Contrairement à l'inextricable situation de l'ex-Yougoslavie, la géographie et les dimensions modestes du pays permettaient à des contingents de grandes armées occidentales de mettre fin manu militari à ce génocide. Par ailleurs, une intervention entrait parfaitement dans le cadre du droit d'ingérence très à la mode au début des années 1990, qui était présenté comme remède ultime contre la barbarie. La plupart des leaders mondiaux, y compris le pape Jean-Paul II, en étaient d'ardents défenseurs.
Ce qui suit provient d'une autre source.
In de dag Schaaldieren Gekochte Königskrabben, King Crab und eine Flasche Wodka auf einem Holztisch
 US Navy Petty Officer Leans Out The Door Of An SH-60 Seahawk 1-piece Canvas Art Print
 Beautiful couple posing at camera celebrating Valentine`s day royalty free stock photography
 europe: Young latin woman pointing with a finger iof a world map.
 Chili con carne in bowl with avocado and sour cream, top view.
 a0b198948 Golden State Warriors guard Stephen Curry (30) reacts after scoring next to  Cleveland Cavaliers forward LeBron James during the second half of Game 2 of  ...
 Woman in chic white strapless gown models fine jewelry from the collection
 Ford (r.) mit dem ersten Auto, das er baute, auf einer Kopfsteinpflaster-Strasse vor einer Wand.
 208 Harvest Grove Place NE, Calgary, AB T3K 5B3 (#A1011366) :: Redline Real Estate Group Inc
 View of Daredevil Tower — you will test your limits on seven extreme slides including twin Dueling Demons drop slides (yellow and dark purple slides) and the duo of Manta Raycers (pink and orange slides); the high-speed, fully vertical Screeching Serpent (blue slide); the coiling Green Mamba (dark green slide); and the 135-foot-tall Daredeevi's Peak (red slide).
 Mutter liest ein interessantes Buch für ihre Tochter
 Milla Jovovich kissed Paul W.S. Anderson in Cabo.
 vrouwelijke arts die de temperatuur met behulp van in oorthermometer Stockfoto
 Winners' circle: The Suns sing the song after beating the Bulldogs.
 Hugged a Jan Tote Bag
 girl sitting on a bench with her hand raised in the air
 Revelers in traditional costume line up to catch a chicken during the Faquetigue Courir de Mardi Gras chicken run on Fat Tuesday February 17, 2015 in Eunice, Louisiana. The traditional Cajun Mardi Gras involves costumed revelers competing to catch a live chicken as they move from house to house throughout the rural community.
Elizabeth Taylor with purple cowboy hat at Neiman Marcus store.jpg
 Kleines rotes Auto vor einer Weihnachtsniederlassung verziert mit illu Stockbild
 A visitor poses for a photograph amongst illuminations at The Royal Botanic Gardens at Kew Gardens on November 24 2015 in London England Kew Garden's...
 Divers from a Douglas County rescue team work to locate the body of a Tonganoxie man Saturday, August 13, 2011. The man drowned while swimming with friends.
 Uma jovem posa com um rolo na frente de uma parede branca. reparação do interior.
Fort de ces convictions, je me rendis à Berne, à Rome, à Paris. A Genève, je rencontrai également les ambassadeurs des 15 pays membres de l'Union européenne et j'accompagnai le président du CICR auprès de représentants du Département d'Etat et du Pentagone américains très haut placés. A tous ces interlocuteurs, je présentai le récit réaliste de ce dont j'avais été témoin et de ce qu'on m'avait raconté sur place. Mes propos se terminaient à chaque fois par un appel à l'intervention, car dans un cas aussi extrême de génocide, qui n'avait plus rien à voir avec une guerre, une intervention armée était un moindre mal.

Il ne se passa rien. Oubliés le droit d'ingérence et les discours sur la nouvelle moralité des relations internationales. Les massacres se poursuivirent jusqu'au début juillet. Plutôt que de stopper ce bain de sang, les gouvernements préférèrent le laisser couler, plus abondant encore. Souvent, les interventions militaires extérieures sont hasardeuses et aggravent les situations. Mais, face à une armée en déroute et à des groupes de miliciens en quasi constant état d'ébriété, des centaines de milliers de vies auraient pu être sauvées.Le seul Etat qui fit quelque chose fut la France qui, avec l'ambiguë opération "Turquoise", aida des Hutu à fuir.

Que j'aie été personnellement choqué par ces surdités gouvernementales n'est pas grave en soi, mais l'immobilisme international eut pour conséquence la poursuite de ce gigantesque génocide. Je ne veux pas croire que la leçon ne sera pas retenue.